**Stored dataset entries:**
▶

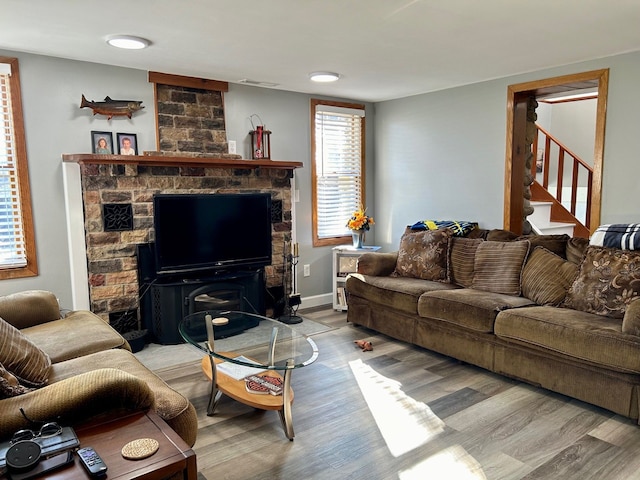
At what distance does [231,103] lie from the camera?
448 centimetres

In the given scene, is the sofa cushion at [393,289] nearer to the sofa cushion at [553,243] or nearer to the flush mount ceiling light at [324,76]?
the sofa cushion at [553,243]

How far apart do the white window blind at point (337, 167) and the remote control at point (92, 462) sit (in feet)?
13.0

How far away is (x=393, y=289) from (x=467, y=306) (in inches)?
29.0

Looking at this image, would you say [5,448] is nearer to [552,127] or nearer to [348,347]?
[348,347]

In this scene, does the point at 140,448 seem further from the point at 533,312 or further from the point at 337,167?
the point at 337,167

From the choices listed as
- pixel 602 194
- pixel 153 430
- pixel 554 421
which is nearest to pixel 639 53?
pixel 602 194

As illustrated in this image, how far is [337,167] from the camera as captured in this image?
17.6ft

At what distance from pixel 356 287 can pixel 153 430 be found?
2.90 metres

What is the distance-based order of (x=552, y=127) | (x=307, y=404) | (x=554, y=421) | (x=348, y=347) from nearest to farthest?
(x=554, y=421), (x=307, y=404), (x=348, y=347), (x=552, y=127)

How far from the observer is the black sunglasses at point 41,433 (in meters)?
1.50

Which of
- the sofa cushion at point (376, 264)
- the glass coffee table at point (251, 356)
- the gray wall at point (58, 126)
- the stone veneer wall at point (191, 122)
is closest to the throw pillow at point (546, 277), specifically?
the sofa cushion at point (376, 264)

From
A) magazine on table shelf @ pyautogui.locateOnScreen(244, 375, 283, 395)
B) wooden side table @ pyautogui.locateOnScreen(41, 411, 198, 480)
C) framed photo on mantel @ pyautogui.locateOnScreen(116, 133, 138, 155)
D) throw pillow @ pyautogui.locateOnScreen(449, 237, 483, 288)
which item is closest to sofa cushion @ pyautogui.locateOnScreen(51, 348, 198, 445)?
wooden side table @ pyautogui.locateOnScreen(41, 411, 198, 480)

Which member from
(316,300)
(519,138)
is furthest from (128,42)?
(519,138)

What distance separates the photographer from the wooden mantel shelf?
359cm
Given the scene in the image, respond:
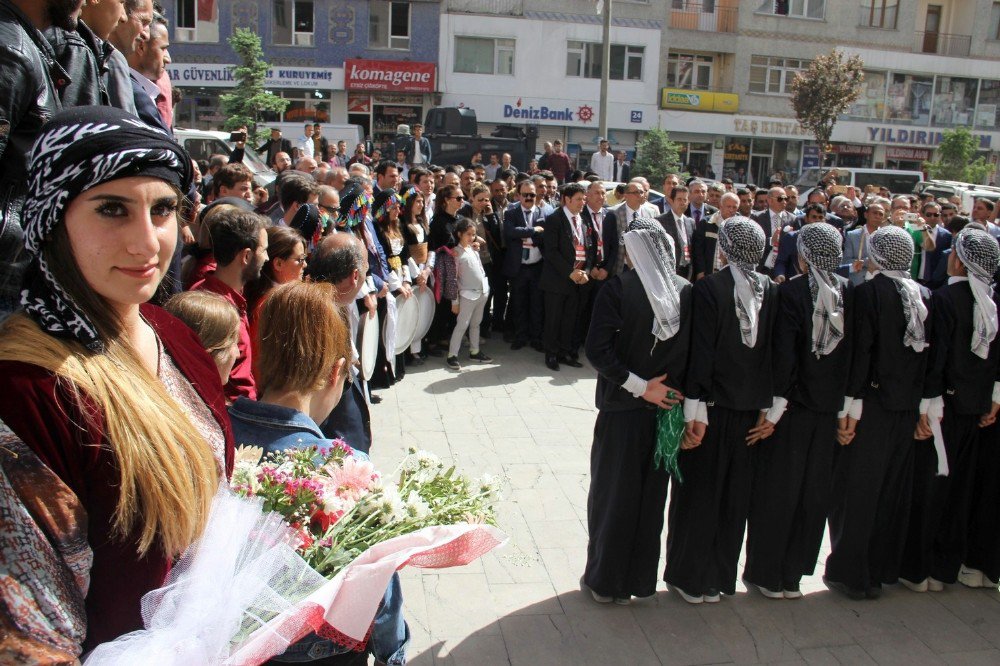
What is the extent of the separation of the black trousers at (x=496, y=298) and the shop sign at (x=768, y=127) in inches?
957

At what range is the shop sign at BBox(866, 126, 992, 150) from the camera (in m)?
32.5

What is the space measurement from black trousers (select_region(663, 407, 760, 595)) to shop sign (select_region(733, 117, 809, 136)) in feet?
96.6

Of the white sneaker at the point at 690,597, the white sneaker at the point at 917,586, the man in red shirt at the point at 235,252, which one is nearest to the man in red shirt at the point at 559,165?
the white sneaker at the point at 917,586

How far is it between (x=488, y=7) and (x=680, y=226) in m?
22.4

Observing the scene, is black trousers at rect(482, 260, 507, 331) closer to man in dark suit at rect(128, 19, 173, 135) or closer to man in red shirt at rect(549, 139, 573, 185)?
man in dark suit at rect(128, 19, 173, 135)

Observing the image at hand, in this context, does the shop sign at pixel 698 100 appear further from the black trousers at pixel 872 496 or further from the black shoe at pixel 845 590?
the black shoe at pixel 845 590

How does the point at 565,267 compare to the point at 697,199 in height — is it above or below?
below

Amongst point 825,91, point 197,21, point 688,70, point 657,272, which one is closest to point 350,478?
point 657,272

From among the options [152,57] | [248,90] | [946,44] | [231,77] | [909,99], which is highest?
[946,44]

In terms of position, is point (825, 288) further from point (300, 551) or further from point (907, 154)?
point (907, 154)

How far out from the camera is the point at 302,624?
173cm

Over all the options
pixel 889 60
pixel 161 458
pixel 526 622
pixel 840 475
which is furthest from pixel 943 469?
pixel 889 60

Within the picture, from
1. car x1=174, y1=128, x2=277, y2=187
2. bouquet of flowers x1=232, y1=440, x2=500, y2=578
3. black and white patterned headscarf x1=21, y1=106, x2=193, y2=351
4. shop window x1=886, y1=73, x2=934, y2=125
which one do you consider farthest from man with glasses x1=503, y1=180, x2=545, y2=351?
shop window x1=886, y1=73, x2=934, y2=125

◀

**Problem statement:** Reproduce every entry above word for word, leaving out the pictures.

**Expected answer:**
At what distance does [231,103] lie from the camera?
448 centimetres

In the given scene, is the sofa cushion at [393,289] nearer to the sofa cushion at [553,243] or nearer to the flush mount ceiling light at [324,76]?
the sofa cushion at [553,243]

How far apart do the white window blind at point (337, 167) and the remote control at point (92, 462) sit (in feet)?
13.0

How far away is (x=393, y=289) from (x=467, y=306) (in inches)?
29.0

Looking at this image, would you say [5,448] is nearer to [552,127] or nearer to [348,347]?
[348,347]

In this scene, does the point at 140,448 seem further from the point at 533,312 or further from the point at 337,167?
the point at 337,167

From the choices listed as
- pixel 602 194
- pixel 153 430
- pixel 554 421
which is nearest to pixel 639 53?
pixel 602 194

As illustrated in this image, how far is [337,167] from the camera as captured in this image?
17.6ft

At what distance from pixel 356 287 can pixel 153 430 be found?
2.90 metres

What is the distance-based order of (x=552, y=127) | (x=307, y=404) | (x=554, y=421) | (x=348, y=347) from nearest to farthest?
(x=554, y=421), (x=307, y=404), (x=348, y=347), (x=552, y=127)

How far from the observer is the black sunglasses at point 41,433 (in meters)?
1.50

Which of
- the sofa cushion at point (376, 264)
- the glass coffee table at point (251, 356)
- the gray wall at point (58, 126)
- the stone veneer wall at point (191, 122)
is closest to the throw pillow at point (546, 277), specifically?
the sofa cushion at point (376, 264)

From
A) magazine on table shelf @ pyautogui.locateOnScreen(244, 375, 283, 395)
B) wooden side table @ pyautogui.locateOnScreen(41, 411, 198, 480)
C) framed photo on mantel @ pyautogui.locateOnScreen(116, 133, 138, 155)
D) throw pillow @ pyautogui.locateOnScreen(449, 237, 483, 288)
which item is closest to sofa cushion @ pyautogui.locateOnScreen(51, 348, 198, 445)?
wooden side table @ pyautogui.locateOnScreen(41, 411, 198, 480)

Which member from
(316,300)
(519,138)
is furthest from (128,42)?
(519,138)

What distance separates the photographer from the wooden mantel shelf?
359cm
Given the scene in the image, respond:
What is the extent of the separation of the black trousers at (x=496, y=298) and the shop sign at (x=768, y=127) in inches?
957

At what range is the shop sign at BBox(866, 126, 992, 150) from the camera (in m)?
32.5

What is the space measurement from black trousers (select_region(663, 407, 760, 595)) to shop sign (select_region(733, 117, 809, 136)) in feet?
96.6

Of the white sneaker at the point at 690,597, the white sneaker at the point at 917,586, the man in red shirt at the point at 235,252, which one is nearest to the man in red shirt at the point at 559,165?
the white sneaker at the point at 917,586

How far is it between (x=488, y=7) and (x=680, y=226) in m?
22.4

Observing the scene, is black trousers at rect(482, 260, 507, 331) closer to man in dark suit at rect(128, 19, 173, 135) or closer to man in red shirt at rect(549, 139, 573, 185)?
man in dark suit at rect(128, 19, 173, 135)

Observing the image at hand, in this context, does the shop sign at pixel 698 100 appear further from the black trousers at pixel 872 496 or further from the black shoe at pixel 845 590?
the black shoe at pixel 845 590

How does the point at 565,267 compare to the point at 697,199 in height — is it above or below?
below

Amongst point 825,91, point 197,21, point 688,70, point 657,272, which one is closest to point 350,478?
point 657,272

From among the options [152,57] | [248,90] | [946,44] | [231,77] | [909,99], which is highest?
[946,44]

In terms of position, is point (825, 288) further from point (300, 551) or further from point (907, 154)?
point (907, 154)

How far out from the camera is the point at 302,624?
173cm

Over all the options
pixel 889 60
pixel 161 458
pixel 526 622
pixel 840 475
which is furthest from pixel 943 469?
pixel 889 60

Within the picture, from
1. car x1=174, y1=128, x2=277, y2=187
2. bouquet of flowers x1=232, y1=440, x2=500, y2=578
3. black and white patterned headscarf x1=21, y1=106, x2=193, y2=351
4. shop window x1=886, y1=73, x2=934, y2=125
which one do you consider farthest from man with glasses x1=503, y1=180, x2=545, y2=351?
shop window x1=886, y1=73, x2=934, y2=125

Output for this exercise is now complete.